WEBP and AVIF export availability is detected in the current browser before conversion.
Canvas export may strip metadata and turns animated images into a still frame.

Operation order

Convert, then resize, then compress when needed

Convert first
Start here when the destination rejects the current format, needs transparency preserved, or prefers WEBP/AVIF for web delivery.
Resize next
Resize after choosing the format when the image is still larger than the final layout, thumbnail, card, or document slot.
Compress last
Compress the final export when the format and dimensions are correct but the file still needs to be smaller.

Batch roadmap

Keep single-file conversion fast, then add batch carefully

Single-file today
The current page is optimized for one local image at a time, with explicit preview, browser support checks, and before-after file metrics.
Batch candidate
The next step is a small-batch queue with per-file status, failed-format fallbacks, and ZIP export for repeat publishing tasks.
Pro path
Bulk conversion can later connect to Image Compressor and Watermark presets without forcing login for normal single-file use.
Example
Upload a PNG screenshot, export it as WEBP at 86 percent quality, optionally cap the width at 1600 px, and download a smaller web-ready file.
Assumption
The browser can decode the source image and encode the selected output format. HEIC, TIFF, AVIF, and SVG behavior varies by browser.
Limitation
Conversion does not preserve animation, EXIF metadata, or every color-management detail, and very large images may exceed browser memory limits.
Common mistakes to avoid
These checks help prevent bad outputs, failed exports, and confusing results.

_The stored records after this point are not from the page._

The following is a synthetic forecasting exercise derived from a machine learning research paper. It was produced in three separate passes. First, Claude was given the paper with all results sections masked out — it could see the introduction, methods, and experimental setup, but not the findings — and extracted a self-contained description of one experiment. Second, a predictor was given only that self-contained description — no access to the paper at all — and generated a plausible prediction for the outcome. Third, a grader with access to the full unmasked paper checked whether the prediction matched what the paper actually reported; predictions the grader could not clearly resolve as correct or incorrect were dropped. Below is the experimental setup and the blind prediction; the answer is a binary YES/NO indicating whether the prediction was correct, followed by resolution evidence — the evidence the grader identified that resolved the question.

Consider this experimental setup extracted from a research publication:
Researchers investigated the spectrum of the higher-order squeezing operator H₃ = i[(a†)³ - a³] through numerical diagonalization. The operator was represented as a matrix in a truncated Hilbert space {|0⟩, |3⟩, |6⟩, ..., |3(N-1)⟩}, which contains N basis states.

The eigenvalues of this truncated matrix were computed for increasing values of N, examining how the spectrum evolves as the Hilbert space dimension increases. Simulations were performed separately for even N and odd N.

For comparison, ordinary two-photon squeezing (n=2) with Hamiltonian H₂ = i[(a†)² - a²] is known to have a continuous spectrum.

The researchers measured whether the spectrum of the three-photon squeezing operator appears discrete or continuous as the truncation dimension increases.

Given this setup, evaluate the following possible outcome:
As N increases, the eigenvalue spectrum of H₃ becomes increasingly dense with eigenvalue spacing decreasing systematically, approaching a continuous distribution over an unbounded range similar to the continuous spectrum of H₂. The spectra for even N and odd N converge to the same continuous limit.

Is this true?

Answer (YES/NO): NO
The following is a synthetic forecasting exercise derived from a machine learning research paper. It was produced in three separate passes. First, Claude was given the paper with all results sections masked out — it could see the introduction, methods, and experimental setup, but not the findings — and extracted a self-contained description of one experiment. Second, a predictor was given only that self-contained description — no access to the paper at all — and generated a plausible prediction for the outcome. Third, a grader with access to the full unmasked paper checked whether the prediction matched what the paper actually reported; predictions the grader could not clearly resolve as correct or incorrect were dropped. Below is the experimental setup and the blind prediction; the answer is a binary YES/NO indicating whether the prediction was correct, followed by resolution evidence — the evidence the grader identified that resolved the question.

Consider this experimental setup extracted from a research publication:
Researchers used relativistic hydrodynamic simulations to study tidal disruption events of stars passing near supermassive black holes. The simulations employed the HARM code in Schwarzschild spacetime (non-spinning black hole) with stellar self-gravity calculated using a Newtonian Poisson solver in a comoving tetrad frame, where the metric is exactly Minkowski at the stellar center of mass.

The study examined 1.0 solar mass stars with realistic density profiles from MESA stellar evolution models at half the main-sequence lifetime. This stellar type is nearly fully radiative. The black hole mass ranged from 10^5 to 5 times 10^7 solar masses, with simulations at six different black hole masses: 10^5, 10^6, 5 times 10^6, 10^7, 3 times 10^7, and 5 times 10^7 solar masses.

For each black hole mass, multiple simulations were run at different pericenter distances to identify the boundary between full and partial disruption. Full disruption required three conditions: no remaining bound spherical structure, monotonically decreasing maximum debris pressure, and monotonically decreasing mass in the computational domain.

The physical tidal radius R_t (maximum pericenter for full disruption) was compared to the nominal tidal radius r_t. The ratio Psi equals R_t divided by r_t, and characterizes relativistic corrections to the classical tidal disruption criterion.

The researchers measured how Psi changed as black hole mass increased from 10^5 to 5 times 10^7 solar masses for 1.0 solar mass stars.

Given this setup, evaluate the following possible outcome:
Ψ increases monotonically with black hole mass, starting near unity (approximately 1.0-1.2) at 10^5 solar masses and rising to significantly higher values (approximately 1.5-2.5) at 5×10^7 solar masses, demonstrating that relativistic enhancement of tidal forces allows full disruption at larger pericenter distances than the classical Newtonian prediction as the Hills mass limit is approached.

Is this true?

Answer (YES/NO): NO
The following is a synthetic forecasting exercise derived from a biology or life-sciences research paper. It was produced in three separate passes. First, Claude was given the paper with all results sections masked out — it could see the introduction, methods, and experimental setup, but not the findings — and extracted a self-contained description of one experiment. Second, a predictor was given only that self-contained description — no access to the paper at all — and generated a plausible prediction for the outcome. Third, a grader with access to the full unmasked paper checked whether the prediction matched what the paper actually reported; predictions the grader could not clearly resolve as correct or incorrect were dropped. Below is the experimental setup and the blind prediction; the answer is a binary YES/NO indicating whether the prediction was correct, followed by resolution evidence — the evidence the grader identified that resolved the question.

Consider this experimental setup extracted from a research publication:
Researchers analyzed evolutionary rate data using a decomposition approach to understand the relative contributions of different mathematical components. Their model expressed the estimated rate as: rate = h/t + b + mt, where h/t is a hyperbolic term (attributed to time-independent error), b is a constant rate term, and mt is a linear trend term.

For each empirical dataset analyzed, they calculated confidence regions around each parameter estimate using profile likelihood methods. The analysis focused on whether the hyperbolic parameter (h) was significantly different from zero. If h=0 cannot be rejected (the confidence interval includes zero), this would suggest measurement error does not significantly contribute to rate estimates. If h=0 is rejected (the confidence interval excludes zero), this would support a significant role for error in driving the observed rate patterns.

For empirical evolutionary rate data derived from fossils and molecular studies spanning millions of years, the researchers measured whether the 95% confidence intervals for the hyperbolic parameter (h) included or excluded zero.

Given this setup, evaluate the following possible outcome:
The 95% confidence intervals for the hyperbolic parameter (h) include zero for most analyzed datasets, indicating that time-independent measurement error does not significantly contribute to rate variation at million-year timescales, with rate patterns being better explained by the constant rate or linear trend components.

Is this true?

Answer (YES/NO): NO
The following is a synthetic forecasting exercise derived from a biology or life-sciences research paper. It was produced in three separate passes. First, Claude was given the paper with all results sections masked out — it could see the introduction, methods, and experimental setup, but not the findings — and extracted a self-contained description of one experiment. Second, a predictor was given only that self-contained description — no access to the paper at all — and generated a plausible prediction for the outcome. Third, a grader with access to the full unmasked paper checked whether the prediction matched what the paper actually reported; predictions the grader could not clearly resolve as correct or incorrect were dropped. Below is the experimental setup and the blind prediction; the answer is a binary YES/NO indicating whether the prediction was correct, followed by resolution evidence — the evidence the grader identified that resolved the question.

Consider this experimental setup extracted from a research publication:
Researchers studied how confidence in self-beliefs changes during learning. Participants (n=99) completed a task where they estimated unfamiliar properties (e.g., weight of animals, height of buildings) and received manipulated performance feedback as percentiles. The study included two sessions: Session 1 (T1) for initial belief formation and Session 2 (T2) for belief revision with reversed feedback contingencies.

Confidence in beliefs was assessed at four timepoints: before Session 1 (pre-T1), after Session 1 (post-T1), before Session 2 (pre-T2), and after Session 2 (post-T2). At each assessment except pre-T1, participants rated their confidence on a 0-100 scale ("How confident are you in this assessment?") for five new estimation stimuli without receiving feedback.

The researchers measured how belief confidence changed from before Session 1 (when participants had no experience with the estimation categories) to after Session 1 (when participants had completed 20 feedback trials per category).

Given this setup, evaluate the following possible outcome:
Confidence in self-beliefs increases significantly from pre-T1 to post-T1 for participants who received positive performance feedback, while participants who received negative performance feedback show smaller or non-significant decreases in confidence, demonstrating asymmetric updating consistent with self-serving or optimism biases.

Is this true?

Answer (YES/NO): NO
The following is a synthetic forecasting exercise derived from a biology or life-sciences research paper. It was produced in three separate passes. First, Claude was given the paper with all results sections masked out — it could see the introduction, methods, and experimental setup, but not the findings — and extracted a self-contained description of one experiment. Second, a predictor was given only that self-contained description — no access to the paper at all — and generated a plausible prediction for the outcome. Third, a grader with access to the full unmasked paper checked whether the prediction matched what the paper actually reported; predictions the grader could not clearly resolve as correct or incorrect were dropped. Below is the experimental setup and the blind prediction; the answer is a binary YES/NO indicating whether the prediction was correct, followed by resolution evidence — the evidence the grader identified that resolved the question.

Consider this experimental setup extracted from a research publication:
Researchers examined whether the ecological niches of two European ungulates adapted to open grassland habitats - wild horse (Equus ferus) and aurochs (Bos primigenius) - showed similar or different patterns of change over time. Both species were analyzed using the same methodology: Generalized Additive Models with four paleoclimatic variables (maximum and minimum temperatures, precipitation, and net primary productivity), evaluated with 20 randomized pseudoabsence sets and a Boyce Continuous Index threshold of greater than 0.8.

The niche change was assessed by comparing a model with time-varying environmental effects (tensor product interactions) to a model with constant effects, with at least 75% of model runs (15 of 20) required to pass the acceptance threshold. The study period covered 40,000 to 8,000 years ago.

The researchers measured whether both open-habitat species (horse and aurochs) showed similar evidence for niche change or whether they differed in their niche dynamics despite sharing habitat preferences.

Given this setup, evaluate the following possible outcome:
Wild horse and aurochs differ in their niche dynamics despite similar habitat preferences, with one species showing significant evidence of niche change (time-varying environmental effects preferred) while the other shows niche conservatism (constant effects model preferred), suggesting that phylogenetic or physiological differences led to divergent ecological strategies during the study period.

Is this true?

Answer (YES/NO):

Expecting animation to survive

Canvas export creates a still image. Animated GIF, animated WEBP, and multi-frame files lose animation in browser conversion.

Using JPG for transparency

JPG does not support transparency. Choose PNG or WEBP when transparent backgrounds need to remain transparent.

Assuming every format is supported

HEIC, TIFF, AVIF, and SVG support varies by browser. Unsupported files should be converted with desktop tools first.

Suggested workflow

Convert before final optimization

Use this path when you need the right image format, final dimensions, and a lighter file for publishing.

Guides and examples

Use this tool in a real workflow

Frequently asked questions

How is the image converted?

The current public implementation is designed to decode, convert, and export the image in the browser. Avoid using sensitive images unless you have reviewed the implementation.

Which input image formats are supported?

The tool accepts image files and tries to decode them with your browser. JPG, PNG, WEBP, GIF, SVG, BMP, AVIF, HEIC, and TIFF support depends on the browser. Unsupported files show a clear message.

Which output formats can I export?

The tool can export PNG and JPG in modern browsers, and it detects whether WEBP or AVIF export is available before enabling those options.

Can I adjust image quality while converting?

Yes. JPG, WEBP, and AVIF exports include a quality slider. PNG export is lossless and does not use the quality slider.

Will animated images stay animated?

No. Browser canvas export creates a still image. Animated GIF or animated WEBP files are converted from the decoded still frame.

Does conversion keep metadata?

Usually no. Canvas export may remove EXIF data, camera metadata, embedded profiles, and animation details.